Systemic inflammation after trauma

Abstract

Trauma is still one of the main reasons for death among the population worldwide. Mortality occurring early after injury is due to "first hits", including severe organ injury, hypoxia, hypovolaemia or head trauma. Massive injury leads to activation of the immune system and the early inflammatory immune response after trauma has been defined as systemic inflammatory response syndrome (SIRS). "Second hits" such as infections, ischaemia/reperfusion or operations can further augment the pro-inflammatory immune response and have been correlated with the high morbidity and mortality in the latter times after trauma.

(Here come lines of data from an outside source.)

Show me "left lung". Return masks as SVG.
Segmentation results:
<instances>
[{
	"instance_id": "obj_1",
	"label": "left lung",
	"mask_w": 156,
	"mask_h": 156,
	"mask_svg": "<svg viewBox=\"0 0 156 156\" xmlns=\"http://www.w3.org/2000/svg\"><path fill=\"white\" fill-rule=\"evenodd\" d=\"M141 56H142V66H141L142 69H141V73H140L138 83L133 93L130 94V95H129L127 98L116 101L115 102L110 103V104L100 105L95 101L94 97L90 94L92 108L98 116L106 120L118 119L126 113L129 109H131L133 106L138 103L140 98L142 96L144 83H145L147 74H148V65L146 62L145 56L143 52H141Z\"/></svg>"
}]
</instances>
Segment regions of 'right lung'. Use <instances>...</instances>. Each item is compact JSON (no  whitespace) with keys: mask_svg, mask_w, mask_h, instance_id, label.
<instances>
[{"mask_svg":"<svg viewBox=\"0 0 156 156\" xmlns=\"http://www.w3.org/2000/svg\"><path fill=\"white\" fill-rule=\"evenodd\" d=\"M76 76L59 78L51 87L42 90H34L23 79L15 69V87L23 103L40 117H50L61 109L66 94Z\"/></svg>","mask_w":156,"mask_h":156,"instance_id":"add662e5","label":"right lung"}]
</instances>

SIRS can lead to tissue destruction in organs not originally affected by the initial trauma with subsequent development of multi-organ dysfunction (MOD). The initial pro-inflammatory response is followed by an anti-inflammatory response and can result in immune suppression with high risk of infection and sepsis. Trauma causes activation of nearly all components of the immune system. It activates the neuroendocrine system and local tissue destruction and accumulation of toxic byproducts of metabolic respiration leads to release of mediators. Extensive tissue injury may result in spillover of these mediators into the peripheral bloodstream to further maintain and augment the pro-inflammatory response. Hormones like ACTH, corticosteroids and catecholamines as well as cytokines, chemokines and alarmins play important roles in the initiation and persistence of the pro-inflammatory response after severe injury. The purpose of this review is therefore to describe the immunological events after trauma and to introduce important mediators and pathways of the inflammatory immune response.